RBA holds cash rate in March as economists warn interest rate cuts in 2024 look less likely

By
Sue Williams
March 19, 2024

The cash rate will continue to hold at 4.35 per cent after the Reserve Bank of Australia (RBA) decided at its second meeting of the year on Tuesday (March 19) that, basically, there’s nothing to see here.

Hopes of an early rate cut are beginning to fade with the inflation rate coming down less strongly than hoped, the labour market still tight and income-boosting tax cuts coming in the middle of the year.

“The RBA have moved into a sit-and-watch phase for a while,” said NAB group chief economist Alan Oster. “They don’t have enough data yet to do otherwise. Employment is OK, consumption is a bit weaker than we expected and inflation is a bit higher, so nothing has moved significantly.
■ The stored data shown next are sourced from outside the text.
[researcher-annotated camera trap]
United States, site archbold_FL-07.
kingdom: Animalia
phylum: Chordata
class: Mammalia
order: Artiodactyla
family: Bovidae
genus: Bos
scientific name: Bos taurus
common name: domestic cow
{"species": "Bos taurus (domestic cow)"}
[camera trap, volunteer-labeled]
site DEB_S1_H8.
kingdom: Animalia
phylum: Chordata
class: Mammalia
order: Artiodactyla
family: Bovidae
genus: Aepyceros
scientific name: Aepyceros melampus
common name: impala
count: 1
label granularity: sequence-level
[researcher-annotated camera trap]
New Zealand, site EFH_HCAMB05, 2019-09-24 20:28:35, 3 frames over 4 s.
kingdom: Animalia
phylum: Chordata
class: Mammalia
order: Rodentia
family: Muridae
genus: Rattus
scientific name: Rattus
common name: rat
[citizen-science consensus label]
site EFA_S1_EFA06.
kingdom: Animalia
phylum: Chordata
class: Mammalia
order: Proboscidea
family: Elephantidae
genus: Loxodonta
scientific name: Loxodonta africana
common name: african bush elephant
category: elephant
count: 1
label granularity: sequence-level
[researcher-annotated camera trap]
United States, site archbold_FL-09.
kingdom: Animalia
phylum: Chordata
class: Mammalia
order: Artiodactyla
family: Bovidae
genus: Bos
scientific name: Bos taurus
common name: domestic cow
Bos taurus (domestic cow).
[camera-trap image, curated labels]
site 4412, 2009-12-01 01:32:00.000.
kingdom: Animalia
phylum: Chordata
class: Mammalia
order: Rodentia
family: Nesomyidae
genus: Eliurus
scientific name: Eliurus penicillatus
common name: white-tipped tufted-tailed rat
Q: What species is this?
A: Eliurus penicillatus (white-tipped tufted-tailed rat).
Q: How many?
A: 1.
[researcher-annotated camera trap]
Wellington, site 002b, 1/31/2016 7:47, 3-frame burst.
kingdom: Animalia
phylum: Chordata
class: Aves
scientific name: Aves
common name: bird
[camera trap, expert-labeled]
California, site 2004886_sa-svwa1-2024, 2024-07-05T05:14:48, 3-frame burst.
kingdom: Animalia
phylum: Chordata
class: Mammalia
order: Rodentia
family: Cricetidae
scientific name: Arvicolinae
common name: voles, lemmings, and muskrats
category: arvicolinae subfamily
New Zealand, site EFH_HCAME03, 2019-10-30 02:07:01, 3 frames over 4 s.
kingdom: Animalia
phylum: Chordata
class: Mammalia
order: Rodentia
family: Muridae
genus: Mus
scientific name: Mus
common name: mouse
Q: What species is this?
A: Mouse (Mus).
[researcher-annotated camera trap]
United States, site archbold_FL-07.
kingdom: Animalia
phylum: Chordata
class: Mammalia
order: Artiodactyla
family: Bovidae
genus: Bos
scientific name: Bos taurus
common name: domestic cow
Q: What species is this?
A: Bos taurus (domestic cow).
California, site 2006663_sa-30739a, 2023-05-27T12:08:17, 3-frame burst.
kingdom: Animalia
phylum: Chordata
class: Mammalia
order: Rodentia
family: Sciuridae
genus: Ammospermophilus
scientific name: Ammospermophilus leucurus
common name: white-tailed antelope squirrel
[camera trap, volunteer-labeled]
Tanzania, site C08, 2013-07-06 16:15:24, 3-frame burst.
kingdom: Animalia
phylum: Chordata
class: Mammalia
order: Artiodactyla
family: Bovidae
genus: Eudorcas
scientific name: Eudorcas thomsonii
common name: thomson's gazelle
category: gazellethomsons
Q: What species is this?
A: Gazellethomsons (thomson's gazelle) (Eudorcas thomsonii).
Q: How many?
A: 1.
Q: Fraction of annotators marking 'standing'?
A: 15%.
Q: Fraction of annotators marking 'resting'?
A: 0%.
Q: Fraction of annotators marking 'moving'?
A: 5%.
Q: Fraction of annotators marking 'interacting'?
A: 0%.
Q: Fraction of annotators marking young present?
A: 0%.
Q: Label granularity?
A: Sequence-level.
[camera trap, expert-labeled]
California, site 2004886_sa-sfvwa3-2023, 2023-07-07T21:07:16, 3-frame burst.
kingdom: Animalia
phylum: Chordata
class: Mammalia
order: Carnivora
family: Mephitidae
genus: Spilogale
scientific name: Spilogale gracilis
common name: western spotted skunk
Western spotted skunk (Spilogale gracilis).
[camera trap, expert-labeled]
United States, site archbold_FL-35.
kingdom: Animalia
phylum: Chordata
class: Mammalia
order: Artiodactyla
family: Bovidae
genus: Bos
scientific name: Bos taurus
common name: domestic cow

“’It’s all a bit boring’ is basically the bottom line. But boring can be good. And it’s going to take a while before we see a cut in the cash rate; we’re not seeing that happen until maybe around November.”

The consumer price index (CPI) shows the annual pace of inflation, slowed to 4.1 per cent – significantly below the December 2022 peak of 7.8 per cent but still well above the target zone of 2-3 per cent that the RBA hopes to achieve next year.

The unemployment rate is at 3.9 per cent, on Australian Bureau of Statistics figures, and household spending increased 3 per cent over the 12 months to January 2024, with the largest rises being spending on transport, recreation and culture and health. Discretionary spending, however, rose by just 0.2 per cent.

“On the one hand, consumers are not spending very much, retail sales are flat and there’s concern that we wouldn’t like to see unemployment rise,” Oster said. “On the other, inflation globally has stayed up a bit higher than most people expected.

“But we won’t know more until the March quarter CPI figures come out in April, so it’s going to take a while before the RBA makes anything happen.”

The economic growth rate is weak, too, with the economy expanding at just 0.2 per cent in the final quarter of last year, down even on the expected rate of 0.3 per cent, keeping the outlook steady.

Home owners won't want to hear this, but cash rate cuts are not even part of the RBA's discussions yet. Photo: Tammy Law

At HSBC, chief economist for Australia, New Zealand and global commodities Paul Bloxham said inflation was coming down so slowly, the RBA might even have considered a rise in the cash rate this month.

“Cuts in the rate aren’t even in the discussion at this point,” he said. “Inflation is still too high and is coming down too slowly. Rents, insurance and electricity prices are the main items they’re pointing to as keeping the rate too high.

“At the same time, economic growth has slowed and demand is weakening which is putting downward pressure on inflation but there are challenges on the supply side, with productivity weak in Australia and tax cuts in the middle of the year that the RBA needs to take into account.

“They’re likely to support growth and contribute to inflation and there’s also the risk of more spending in the budget. So we won’t get a rate cut this year; it’s more likely to be early next year.”

Despite many home buyers holding out for that rate cut, more and more economists are now moving to dampen expectations of it happening soon.

EY Oceania chief economist Cherelle Murphy is another. “You wouldn’t want to signal to the market that a rate cut is imminent,” she said. “In the worst-case scenario, it could be an own goal because it could encourage market rates to move lower before they should.

“So the RBA has to play safe. Everything is a bit fragile at the moment and inflation is still well above the target band. Unemployment is still very low, even though it’s edging up and the labour market is tight. The RBA is maintaining a fairly normal balanced view as they move forward, and we won’t see a cut for some time, potentially into next year.”

That’s grim news for those struggling to pay their mortgages – particularly if they’ve recently come off a fixed-rate cliff – and for those looking to get into the market. 

The recently released ABS lending indicator data for January found the value of refinanced mortgages dropped for the sixth month in a row to $16.07 billion – down 25 per cent from its peak six months ago.

Brighter Finance mortgage broker Marcus Roberts said many people had been hoping to see a reduction sooner.

“Many would certainly like the Reserve Bank to be cutting rates earlier as any reduction would help with their monthly repayments,” he said. “It would then also help them to manage the rising cost of living, which can be very difficult.”